MATERIALS AND METHODS

Literature search and study selection

Based on the PRISMA statement [24], we performed a comprehensive literature search in Pubmed and Embase databases up to August 2016 for relevant citations without language restrictions. We used the search strategies (Supplementary Table 2 and Table 3) that included Medical Subject Headings and Emtree headings combined key words relating to the prognostic effect of ADMs among PC patients. We also manually scanned the reference lists from the extracted relevant research papers, previous reviews and meta-analysis for additional possible publications.

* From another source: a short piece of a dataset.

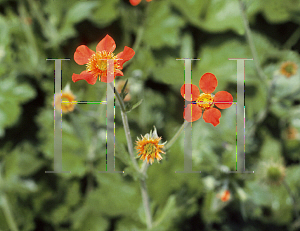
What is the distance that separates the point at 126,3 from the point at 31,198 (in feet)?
6.35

We included published studies providing aggregate data if they met the following criteria: (1) evaluated any prognostic information in PC patients comparing ADMs users with non-users, (2) reported a summary statistic of hazard ratios (HRs) with 95% confidence intervals (CIs) or provided date for calculation as described by Parmar et al [25]. RCTs or observational studies were eligible for this meta-analysis. If there were more than one studies from the same cohort, we selected the most detailed or recent one for analysis. All the studies reporting prognostic information, including overall survival (OS), and progression-free survival (PFS), were selected in the main analyses (Supplementary Table 4). Two independent investigators (Zhou and Gong) conducted the study selection from eligible studies.

Data extraction

Two independent investigators (Zhou and Gong) selected articles and extracted data from eligible studies, evaluated the quality of each study and any discrepancies were resolved by a consensus discussion with a third investigator (Tan). The characteristics recorded were the first author’s last name, publication year, country of the population studied, study design, study setting, number of hospitals involved, time period of study, information source for exposure ascertainment and outcome assessment, total number of persons in each group (exposed vs. not exposed), sample size, types of ADMs, stage, mean F/U (months), survival endpoints and adjustment variables HR, and 95% confidence intervals (CIs) with adjustment for confounding factors. The methodological quality of each study was evaluated using the Newcastle-Ottawa quality assessment scale [26], in which three domains including cohort selection, comparability, and outcome were evaluated with a score range of 0 to 9 with nine representing the highest quality.

Statistical analysis

We used STATA statistical software (version 12.0, StataCorp LP, College Station, TX) and R statistical software (version 3.3.1) to perform the meta-analysis. Survival estimates with full adjustments for known confounders of included studies were abstracted. Summary data reporting HRs with corresponding 95% CIs estimated from Cox proportional hazards models were pooled with random-effects model [27]. The data regarding the association of ADMs (use vs. no use) with survival outcomes were pooled separately. We used the Cochrane Q statistic (with a P value less than 0.10 considering statistically significant) and the I statistic (with an I exceeding 50% indicating significant heterogeneity) to test for between-study heterogeneity [28]. Metformin usage and OS for PC patients were explored for primary meta-analysis. Other outcome measures such as PFS and Disease-free survival (DFS) were also evaluated. Owing to the limited studies for PFS and DFS, we combined the data of PFS and DFS as one outcome for the meta-analysis. We performed sensitivity analyses to explore the reasons for statistical heterogeneity. The risk of publication bias was assessed visually by inspecting of a funnel plot and statistically by using Egger's or Begg's regression model [29]. We further ascertained the number of missing studies using Duval and Tweedie’s trim and fill method to adjust the summary hazard ratio based on all the studies including the hypothesized missing ones [30]. All statistical analyses were two-sided and a P-value less than 0.05 was considered significant.